Nel 1995 Spatuzza – fidato killer al servizio del mandamento palermitano di Brancaccio – viene mandato sul litorale romano per esportare la guerra combattuta sull’isola. Dove eliminare i vertici della famiglia agrigentina Triassi e i narcotrafficanti Cuntera-Caruana, che a loro si appoggiano. Tutto per favorire l’ascesa dei Fasciani-Spada, originari dell’Abruzzo ma già alleati di Cosa Nostra. La missione non va a buon fine e 12 anni dopo nasce il patto di non belligeranza con cui i clan rivali si spartiscono gli affari sul litorale.

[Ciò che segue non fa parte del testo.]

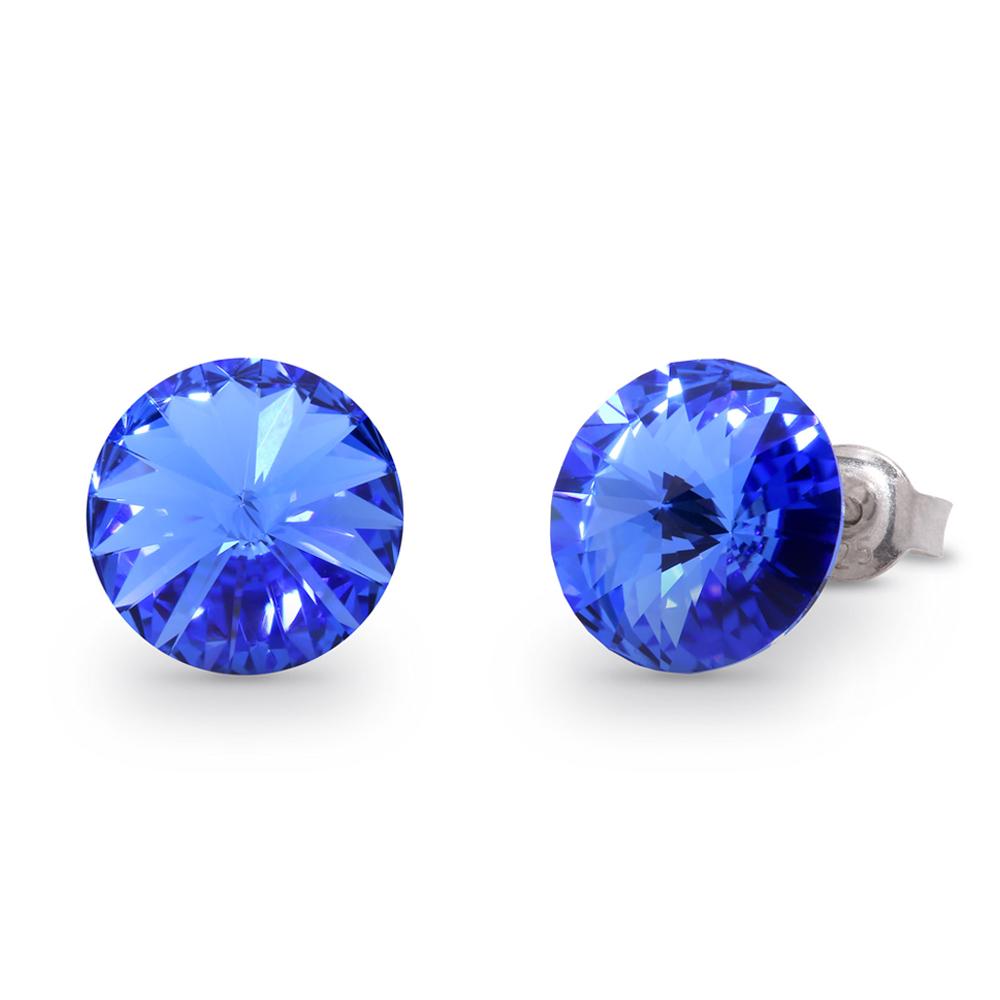 青いピアス
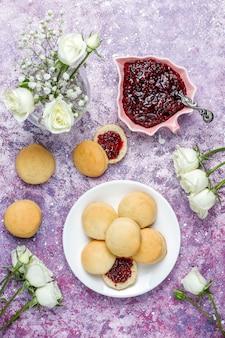 Caseiros deliciosos biscoitos servindo com geléia de framboesa, vista superior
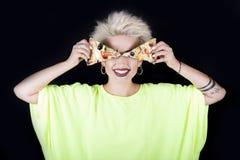 Όμορφος ο ξανθός σε μια ανοικτό πράσινο μπλούζα με μια πίτσα στο han Στοκ Εικόνες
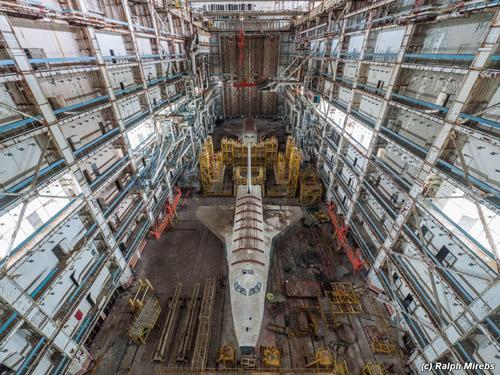 作りかけのスペースシャトルが放置された、 カザフスタンにある旧ソビエト時代のスペースシャトル製造工場の廃墟。とにかく凄いスケールなんで観光資源化して欲しい現代の秘境。 http://t.co/OS4O9UrV2M http://t.co/kiK2H2MsYd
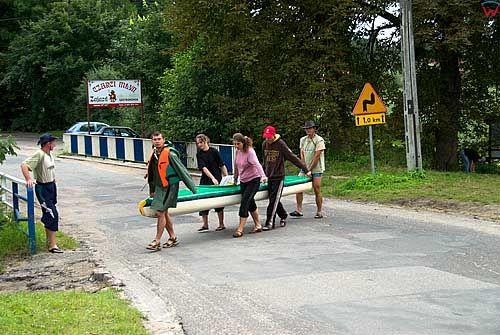Ukta. Przeprawa kajakowa przez drogę na rzece Krutynia.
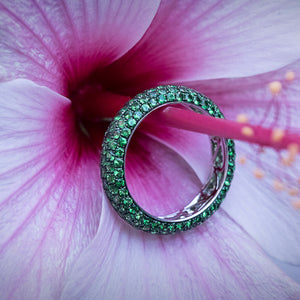Tsavorite Garnet Band in 18ct White Gold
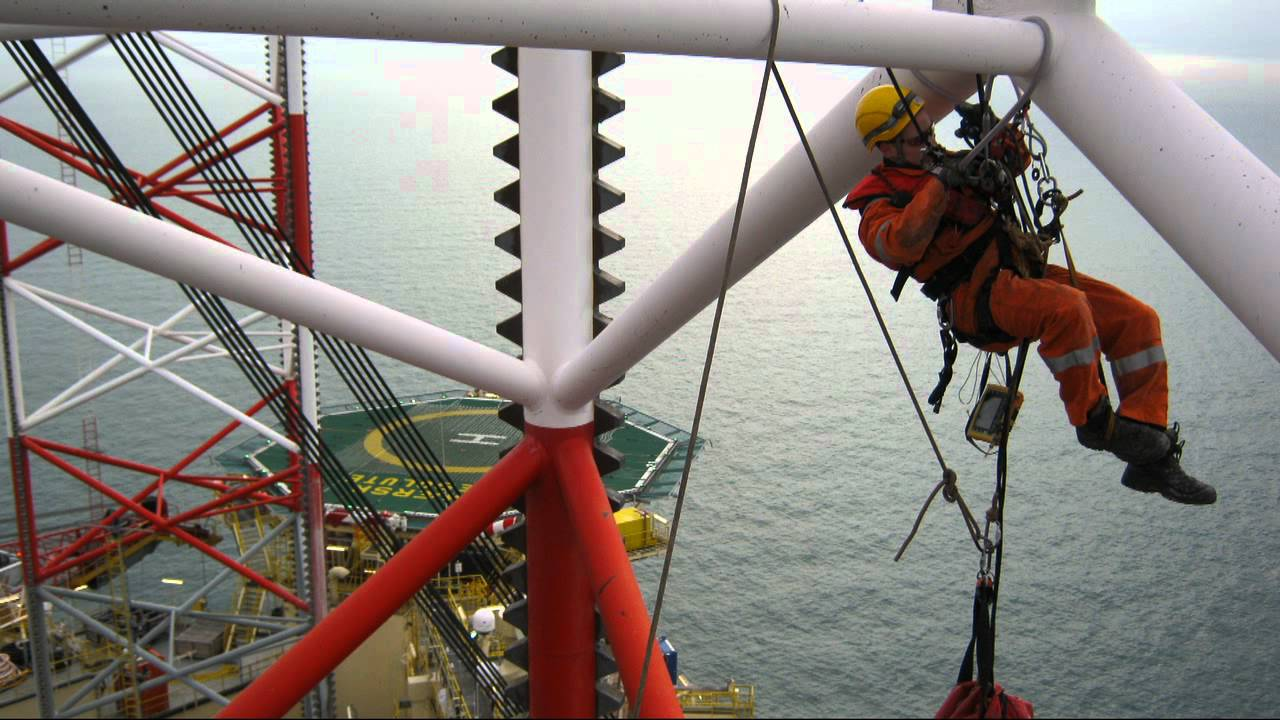 DIRA-group IRATA rope access offshore industrie Maersk Resolute ...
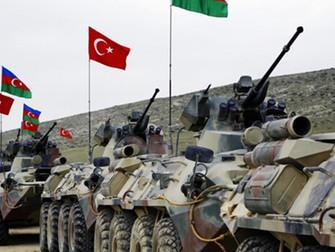 Azerbaiyán y Turquía realizan maniobras militares en Karabaj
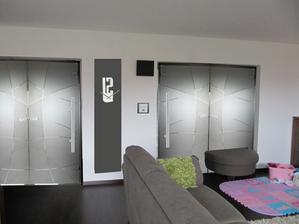 oboje dveře neprůhledné - co je lepsí?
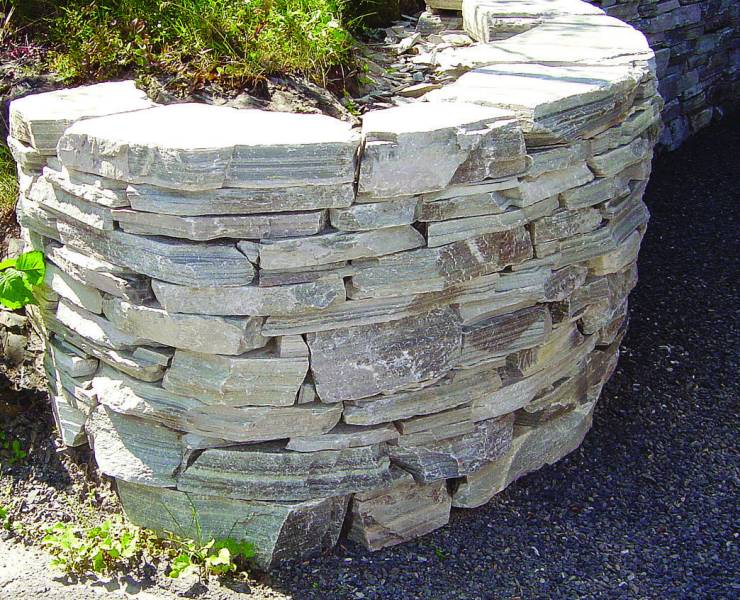 Oppdal Quartzite Walling' Private Garden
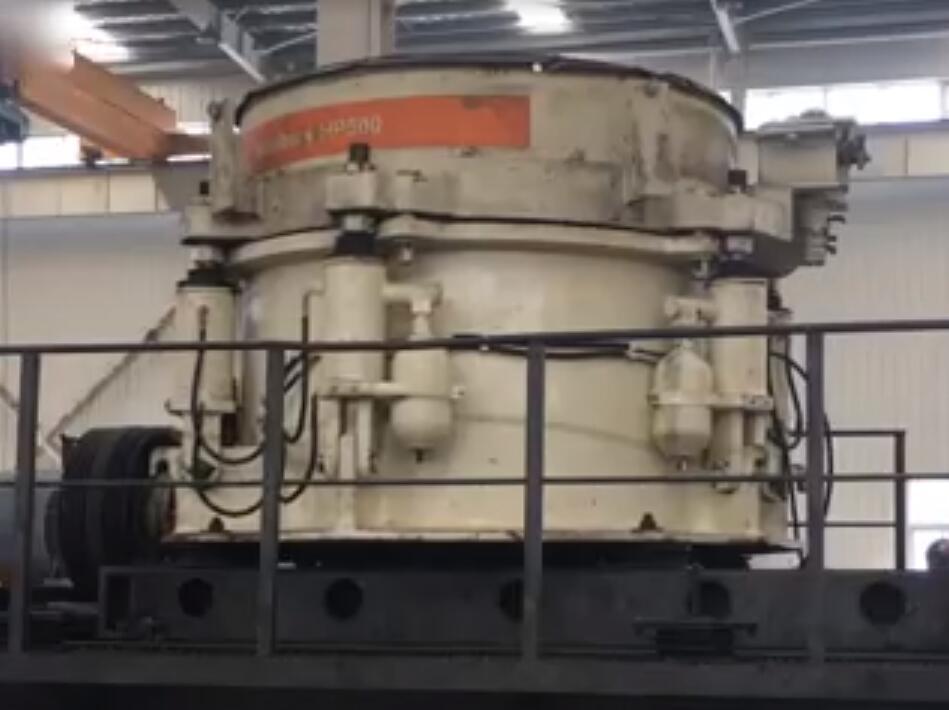 美卓HP500多缸圓錐破碎機維修完成試機檢測性能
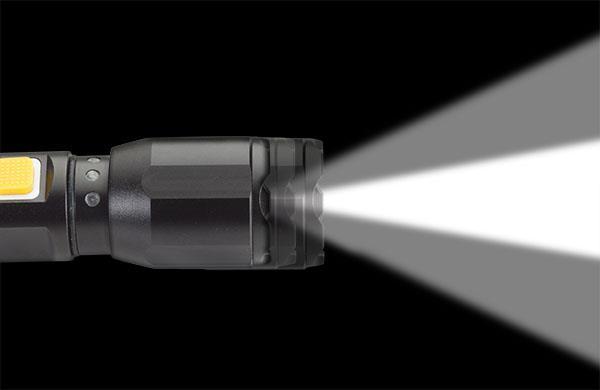Cat Ct2400 Focusing Tactical Light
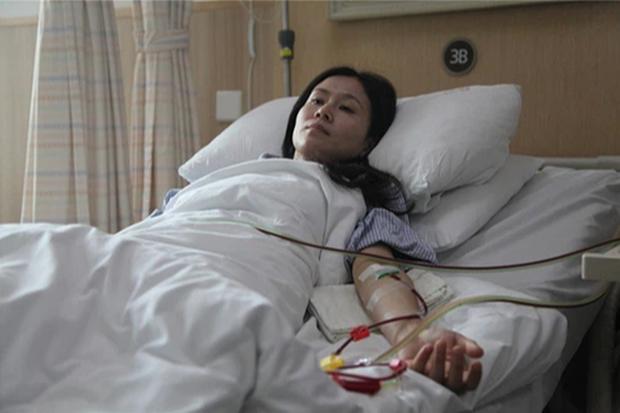 Em gái hứa hiến tủy nhưng đột nhiên biến mất ngay ngày phẫu thuật, chị may mắn vượt qua cửa tử mới phẫn nộ khi biết nguyên nhân  - Ảnh 1.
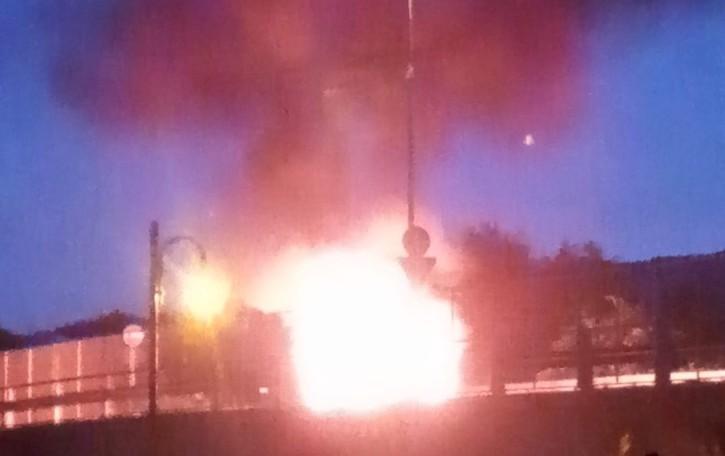 Brucia un'auto, alte le fiamme Rogo sulla ex 671 a Nembro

«Rispetto alla mafia siciliana, a Roma hanno tutta un’altra mentalità. Non si vogliono sporcare le mani direttamente, il romano cerca di farsi proteggere le spalle, agisce in seconda fila e però investire di più», ha raccontato ai pm il pentito.
E molto altro può raccontare un’altra figura chiave dell’inchiesta, Sebastiano Cassia, anch’egli collaboratore di giustizia di primo piano, che ha invece fatto alla Procura e alla Squadra Mobile il quadro della situazione attuale. Spiegando, ad esempio, che l’attentato del 2007 a Vito Triassi nasceva dalla guerra per il controllo dei chioschi balneari.

Descrivendo la presa delle attività commerciali da parte di Fasciani («Se c’hai bisogno di soldi te li presto, se non c’hai bisogno di soldi, ti costringo a vendermela»). Svelando che ad Ostia perfino le cooperative per disabili sono legate ai clan. Che i boss decidono anche sulle assegnazioni delle case popolari e che, da ultimo, i clan miravano al business del porto turistico. Il pm Ilaria Calò ha ottenuto dal tribunale di dedicare a lui due udienze a marzo. Sul ricorso ai pentiti le difese hanno già annunciato batta glia, anche nei loro controesami, temendone un uso strumentale.

Come sottolinea giustamente anche il Corriere domani è un giorno importante per affrontare lo studio di cosa succede dalle parti di Roma.